Antes de trasladarme ¿definitivamente? a Madrid me planté en casa de Marisol y Antonio, unos amigos que vivían en la capital —y a los que había conocido en un viaje a Jordania organizado por una agencia barata—, para comunicarles la buena nueva y pedirles que me acogieran durante los tres o cuatro días en que me dediqué a buscar un buen piso de alquiler. Antes, en Badalona, había leído con fruición el Segunda Mano, seleccionado varios anuncios que me parecieron atractivos y concertado las visitas pertinentes, que agrupé en aquellos pocos días que pasé en casa de mis amigos. No recuerdo la búsqueda con alegría: la mayoría de los pisos que estaban a mi alcance estaban destartalados, eran tristes y tenían las paredes desconchadas, las cortinas sucias y unas cocinas de alicatados imposibles que provocaban pánico. Hasta que di con uno en la calle Escalinata, en pleno Madrid de los Austrias. Aunque era caro —noventa mil pesetas mensuales— respondía a mis necesidades: céntrico, bien comunicado y con los muebles justos para entrar a vivir sin que aquello pareciera un campamento. Me lo enseñaron la propietaria y su hermano, un chico cinco o seis años mayor que yo que todo el tiempo me sonreía con cierta insistencia y sin venir a cuento. Me llevó una tarde decidir que desde aquel centro de operaciones iniciaría mi asalto a la capital. Así pues, volví a Badalona con la primera de las misiones cumplida y dispuesto, entonces sí, a organizar mi traslado definitivo.
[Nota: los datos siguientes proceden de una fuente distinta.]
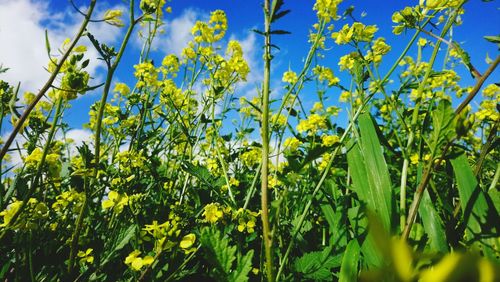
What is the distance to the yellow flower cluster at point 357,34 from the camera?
180cm

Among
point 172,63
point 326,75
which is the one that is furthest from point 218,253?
point 172,63

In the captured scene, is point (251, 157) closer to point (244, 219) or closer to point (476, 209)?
point (244, 219)

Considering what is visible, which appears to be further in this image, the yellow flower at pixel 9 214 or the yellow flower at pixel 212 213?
the yellow flower at pixel 212 213

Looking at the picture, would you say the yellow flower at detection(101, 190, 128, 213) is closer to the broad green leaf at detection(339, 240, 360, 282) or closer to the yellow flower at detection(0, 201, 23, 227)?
the yellow flower at detection(0, 201, 23, 227)

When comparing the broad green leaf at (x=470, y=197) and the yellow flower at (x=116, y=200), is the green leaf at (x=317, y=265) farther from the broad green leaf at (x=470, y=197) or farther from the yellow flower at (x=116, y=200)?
the yellow flower at (x=116, y=200)

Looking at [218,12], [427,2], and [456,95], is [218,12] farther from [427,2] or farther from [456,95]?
[456,95]

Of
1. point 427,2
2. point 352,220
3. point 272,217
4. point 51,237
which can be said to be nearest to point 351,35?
point 427,2

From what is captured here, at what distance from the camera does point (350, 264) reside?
1221 millimetres

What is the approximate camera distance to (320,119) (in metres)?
2.47

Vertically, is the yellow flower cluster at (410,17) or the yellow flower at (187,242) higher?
the yellow flower cluster at (410,17)

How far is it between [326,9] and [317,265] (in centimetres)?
159

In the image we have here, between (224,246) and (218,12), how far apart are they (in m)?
2.74

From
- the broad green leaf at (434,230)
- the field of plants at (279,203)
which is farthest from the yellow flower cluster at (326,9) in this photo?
the broad green leaf at (434,230)

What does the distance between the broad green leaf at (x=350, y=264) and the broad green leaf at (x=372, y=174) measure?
0.16m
Me costó poco despedirme de la que había sido mi vida hasta los veinticinco años. Quería a mis padres, claro, pero necesitaba alejarme de ellos para comenzar a vivir sin remordimientos ni engaños. Con mis dos hermanas —Ana y Esther, diez y ocho años mayores que yo, respectivamente— tampoco tenía mucha relación. Nos llevábamos bien, pero no nos hacíamos partícipes de nuestras existencias. La mayor acababa de separarse y andaba ennoviada con un uruguayo, y la mediana vivía feliz con sus dos hijos. Si les dolía mi marcha, no me lo hicieron saber, o al menos yo no lo sentí.
El día de mi partida fue menos trágico de lo que había imaginado. Supongo que mis padres pensaban que cuando se me acabara el dinero tendría que volver a casa sin aquellos pájaros que poblaban mi cabeza y comenzar a tomarme en serio eso de vivir. Me llevaron al aeropuerto, me despidieron con dos fuertes abrazos y, después de decirles adiós, no quise volverme porque sabía que mi madre estaría con la lágrima a punto de caramelo. Pero también porque no quería sentirme mal por lo feliz que era marchándome de su lado.
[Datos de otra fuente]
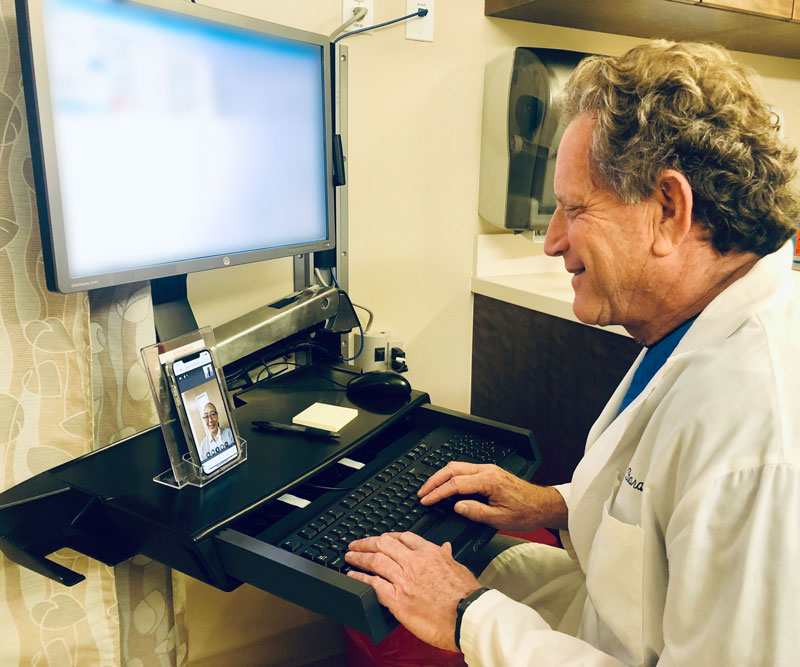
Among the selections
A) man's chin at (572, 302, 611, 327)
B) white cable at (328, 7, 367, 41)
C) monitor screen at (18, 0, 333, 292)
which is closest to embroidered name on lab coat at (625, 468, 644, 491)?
man's chin at (572, 302, 611, 327)

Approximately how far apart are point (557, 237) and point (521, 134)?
31.2 inches

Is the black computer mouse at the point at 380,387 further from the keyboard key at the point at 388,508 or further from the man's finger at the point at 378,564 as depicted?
the man's finger at the point at 378,564

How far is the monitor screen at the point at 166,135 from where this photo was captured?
0.74 m

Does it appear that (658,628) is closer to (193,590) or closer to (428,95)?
(193,590)

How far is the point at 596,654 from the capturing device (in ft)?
→ 2.23

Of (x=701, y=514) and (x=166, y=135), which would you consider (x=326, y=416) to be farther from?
(x=701, y=514)

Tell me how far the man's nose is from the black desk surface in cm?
37

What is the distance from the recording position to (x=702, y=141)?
2.18ft

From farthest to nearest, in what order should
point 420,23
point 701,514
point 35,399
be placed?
point 420,23 → point 35,399 → point 701,514

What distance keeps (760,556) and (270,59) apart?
3.03 ft

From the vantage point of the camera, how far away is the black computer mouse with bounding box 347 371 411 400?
110 centimetres

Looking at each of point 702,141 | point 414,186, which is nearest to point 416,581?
point 702,141

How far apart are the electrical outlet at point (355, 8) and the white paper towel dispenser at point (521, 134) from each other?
12.9 inches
Sin embargo, después de la hora escasa de vuelo, del taxi al centro y de la fallida entrada en mi nuevo hogar, allí estaba yo, con mis grandes planes destruidos, o al menos aplazados, sentado en un banco de la plaza de Isabel II sin saber bien qué hacer.
Después de una hora decidí dejar de sentirme ridículo y plantarme en el que ya era mi piso. Me esperaba el hermano de la dueña, todo sonrisas y disculpas. Me contó que había ligado con un tío la noche anterior y que, como no tenía mucha pasta ni tampoco intimidad en su casa, había decidido utilizar como picadero una última vez el que ya era mi piso. Vaya, pensé animándome de pronto, tampoco tenía tantos motivos para estar triste; al fin y al cabo era sábado, y quizá yo pudiera empezar también aquella misma noche a salir por discotecas «de ambiente» sin temor a que alguien me reconociera y fuera con el cuento a mis padres.